On June 2, the City of Mill Valley issued a memorandum on the proposed Mill Valley Lumber Yard Project, which was continued to a date certain of April 26 for a Planning Commission hear, and then delayed until June 7. The memo says: “Given this project’s heightened scrutiny, the deserved high expectations the community has with the review of any development project, and finally to ensure all who want to participate in the review of this project have ample time to do so, I am recommending the Planning Commission not take final action on the MVLY project at the June 7th hearing and that the Commission continue the project to a future date for action.”

In response to this latest development, Gibson Thomas, a local resident the editor of Edible Marin & Wine Country magazine, wrote the following letter in response to the City’s latest decision:


Dear Mayor McCauley, City Manager McCann and members of the Mill Valley City Council,

The news yesterday of yet another delay/postponement in the due process rights of the applicants in the Mill Valley Lumber Yard project could not go unanswered, or unshared with other caring, tax paying citizens of our town.

I would say that another 11th hour notice of further delay is shocking, if it were not just one more roadblock hastily thrown up by the Mill Valley Planning staff and the Planning Commission, with the apparent complicity of the City Council and City Administration, on the path of this landmark project.

In my capacity as the Publisher and Editor-in-Chief of Edible Marin & Wine Country magazine, I travel widely throughout Marin, Napa and Sonoma counties. Just last week I was in Healdsburg and Yountville, as well as San Anselmo. Each one of those small towns is absolutely abuzz, thriving, full of commerce and social activity. Tourists and locals, all out and about, creating community and supporting local businesses.

This was also the case with our town not so long ago. My family and I moved here 11 years ago for this exact reason.  We paid dearly to do so, but it was worth it. We continue to pay frankly outrageous property taxes to remain here.  The ability to walk our son to school, and to walk downtown to meet friends on the Plaza, shop and dine was one of our main reasons for choosing Mill Valley.

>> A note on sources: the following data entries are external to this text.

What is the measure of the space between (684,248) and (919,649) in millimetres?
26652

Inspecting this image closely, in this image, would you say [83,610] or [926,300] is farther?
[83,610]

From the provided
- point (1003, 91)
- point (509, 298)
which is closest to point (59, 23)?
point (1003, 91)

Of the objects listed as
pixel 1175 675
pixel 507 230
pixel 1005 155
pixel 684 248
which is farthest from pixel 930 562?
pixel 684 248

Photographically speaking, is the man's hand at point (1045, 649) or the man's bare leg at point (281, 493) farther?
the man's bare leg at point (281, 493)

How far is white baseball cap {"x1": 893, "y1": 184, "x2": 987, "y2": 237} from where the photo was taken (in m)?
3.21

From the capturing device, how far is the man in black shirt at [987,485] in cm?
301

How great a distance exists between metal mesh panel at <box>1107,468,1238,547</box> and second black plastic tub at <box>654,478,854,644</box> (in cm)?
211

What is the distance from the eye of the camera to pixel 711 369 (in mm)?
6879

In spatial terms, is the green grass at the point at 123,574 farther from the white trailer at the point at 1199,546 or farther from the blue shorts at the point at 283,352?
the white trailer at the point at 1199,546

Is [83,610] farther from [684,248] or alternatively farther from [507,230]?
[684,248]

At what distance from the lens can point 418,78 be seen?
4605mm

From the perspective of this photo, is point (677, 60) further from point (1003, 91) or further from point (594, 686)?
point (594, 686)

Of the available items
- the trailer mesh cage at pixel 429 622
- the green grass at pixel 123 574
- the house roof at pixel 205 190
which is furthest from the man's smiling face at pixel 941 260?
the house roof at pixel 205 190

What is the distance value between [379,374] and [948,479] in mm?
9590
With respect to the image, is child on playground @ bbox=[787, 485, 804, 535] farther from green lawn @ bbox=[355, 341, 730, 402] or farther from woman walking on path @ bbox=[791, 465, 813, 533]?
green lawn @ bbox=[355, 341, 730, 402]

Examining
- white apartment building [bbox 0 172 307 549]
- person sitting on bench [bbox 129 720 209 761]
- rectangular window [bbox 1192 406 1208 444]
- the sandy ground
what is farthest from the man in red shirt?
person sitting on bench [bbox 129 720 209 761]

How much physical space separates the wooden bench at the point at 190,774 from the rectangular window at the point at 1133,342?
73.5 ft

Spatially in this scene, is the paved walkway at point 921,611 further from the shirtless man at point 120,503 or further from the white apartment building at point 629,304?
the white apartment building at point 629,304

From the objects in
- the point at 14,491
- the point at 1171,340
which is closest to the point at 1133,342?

I was struck as I drove back into Mill Valley last week after the day in Yountville with how many empty storefronts STILL exist downtown. This has been a lingering heartache for a while, but with the recent closing of yet another longtime business on Throckmorton Avenue, it has reached a crisis point. 

I ran into a fellow resident and local business owner outside the Mill Valley Market that evening, and she shared the same sentiments. Another longtime resident with the same dismay and frustration the following day. There is a rising ground swell of despair. 

Last Thursday I met with the organizers of the Mill Valley Film Festival, and we discussed the shame that it will be when our town hosts the world-class festival again this year, “showcasing” so many empty storefronts – again.

Surely enough is enough. 

When the Marin IJ published an article on the Mill Valley Lumber Yard project earlier this spring, noting that the owners, Mill Valley residents Matt and Jan Mathews, had opened the once private property to community gatherings, and planned to do more, someone commented on line that Mill Valley was ‘not a community that gathered together.’ I responded, disputing that. We ARE a community that gathers together, or we were… But, little by little, the community spirit is being eroded. 

Please, please do not let a very vocal small handful of people, and certain members of the Planning Commission, derail this unique opportunity to craft a thriving addition to our town. One that by all accounts meets and exceeds the goals of the Mill Valley 2040 General Plan that was thoroughly vetted in public hearings. Have all of you actually visited this site? This project has been before the Planning Commission for over three years now. The tail has been wagging the dog for far too long. The rest of us are your constituents, too – residents and business owners. Questions have been asked and answered. Extensive and expensive studies done, and done again – by experts recommended by the City Staff itself. 


This is now the widespread and often cited reputation of our town – it is too difficult to get through planning to do business here. We are withering as a result. Property values are being diminished, along with quality of everyday life.  

It is time for our ELECTED representatives to step up and do the right thing. Or, be on record as complicit in the Mathews’ abandoning of this four-year project due to continued unreasonable delays, unclear directives from Staff, moving of goal posts, and exorbitant and unnecessary expenses. 

That day could be approaching, and I do not believe that the residents of this town will be silent when a new developer steps in, with plans to convert what could have been a landmark gateway to our town into multi-family housing (potentially high density), or reverted back to an industrial site, both of which the property is currently zoned for – or worse. 

I urge you to set a finite date for a proper and fair final hearing, and direct your Planning Staff to devote the attention this project needs and deserves, and, perhaps, even take the time to meet with the applicants yourselves to resolve the VERY few remaining issues – namely, parking. Let’s get this town back on the right track – thriving businesses attract more thriving business, and happy citizens (aka taxpayers).